** BEGIN Provided records **

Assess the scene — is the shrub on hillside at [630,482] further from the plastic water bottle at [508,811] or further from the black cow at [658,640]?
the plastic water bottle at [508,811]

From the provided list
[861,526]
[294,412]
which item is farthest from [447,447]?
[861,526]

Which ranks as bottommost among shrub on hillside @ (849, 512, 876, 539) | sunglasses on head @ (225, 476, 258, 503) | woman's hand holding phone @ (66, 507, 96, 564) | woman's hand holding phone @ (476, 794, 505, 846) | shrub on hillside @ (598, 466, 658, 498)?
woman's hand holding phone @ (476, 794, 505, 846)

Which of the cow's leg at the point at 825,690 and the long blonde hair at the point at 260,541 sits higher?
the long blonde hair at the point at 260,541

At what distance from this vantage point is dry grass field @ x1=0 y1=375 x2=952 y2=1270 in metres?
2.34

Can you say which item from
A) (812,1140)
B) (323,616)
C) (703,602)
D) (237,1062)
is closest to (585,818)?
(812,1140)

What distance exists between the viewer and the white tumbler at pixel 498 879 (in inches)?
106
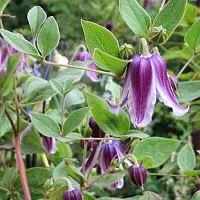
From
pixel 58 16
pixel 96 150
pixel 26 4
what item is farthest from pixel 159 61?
pixel 26 4

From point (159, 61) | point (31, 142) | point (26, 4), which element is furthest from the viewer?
point (26, 4)

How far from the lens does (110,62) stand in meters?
0.51

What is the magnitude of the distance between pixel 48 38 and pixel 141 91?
0.14 metres

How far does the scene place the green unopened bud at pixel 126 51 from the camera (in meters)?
0.53

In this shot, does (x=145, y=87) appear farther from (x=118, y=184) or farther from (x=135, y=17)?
(x=118, y=184)

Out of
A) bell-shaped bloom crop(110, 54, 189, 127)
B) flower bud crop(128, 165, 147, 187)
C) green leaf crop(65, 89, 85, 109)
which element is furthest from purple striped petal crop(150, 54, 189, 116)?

** END Provided records **

**Task brief:** Replace "shrub on hillside" with "bush on the slope" throughout the data above, leaving everything else unchanged. Leave the pictures out of your copy.

**Reply to the exercise:**
Assess the scene — is the bush on the slope at [630,482] further from the plastic water bottle at [508,811] or further from the black cow at [658,640]?
the plastic water bottle at [508,811]

From the provided list
[861,526]
[294,412]
which item is farthest from [447,447]?
[861,526]

Which ranks as bottommost among bush on the slope @ (849, 512, 876, 539) | sunglasses on head @ (225, 476, 258, 503) | woman's hand holding phone @ (66, 507, 96, 564) | woman's hand holding phone @ (476, 794, 505, 846) | bush on the slope @ (598, 466, 658, 498)?
woman's hand holding phone @ (476, 794, 505, 846)

Which of the cow's leg at the point at 825,690 and the long blonde hair at the point at 260,541 sits higher?
the long blonde hair at the point at 260,541

At what distance from this vantage point is dry grass field @ x1=0 y1=375 x2=952 y2=1270 in metres?
2.34

Can you say which item from
A) (812,1140)
B) (323,616)
C) (703,602)
D) (237,1062)
is closest to (585,818)?
(812,1140)

What distance exists between the viewer and the white tumbler at pixel 498 879 (in inches)?
106
From
pixel 58 16
pixel 96 150
pixel 26 4
what item is farthest from pixel 159 61?
pixel 26 4

From point (159, 61) | point (31, 142) | point (26, 4), which element is furthest from the viewer?
point (26, 4)

How far from the lens does (110,62) stand in meters?
0.51

What is the magnitude of the distance between pixel 48 38 and pixel 141 91?
0.14 metres

How far does the scene place the green unopened bud at pixel 126 51 from the camera (in meters)?
0.53

In this shot, does (x=145, y=87) appear farther from (x=118, y=184) or farther from (x=135, y=17)?
(x=118, y=184)

Out of
A) bell-shaped bloom crop(110, 54, 189, 127)
B) flower bud crop(128, 165, 147, 187)
C) green leaf crop(65, 89, 85, 109)
which element is furthest from purple striped petal crop(150, 54, 189, 116)?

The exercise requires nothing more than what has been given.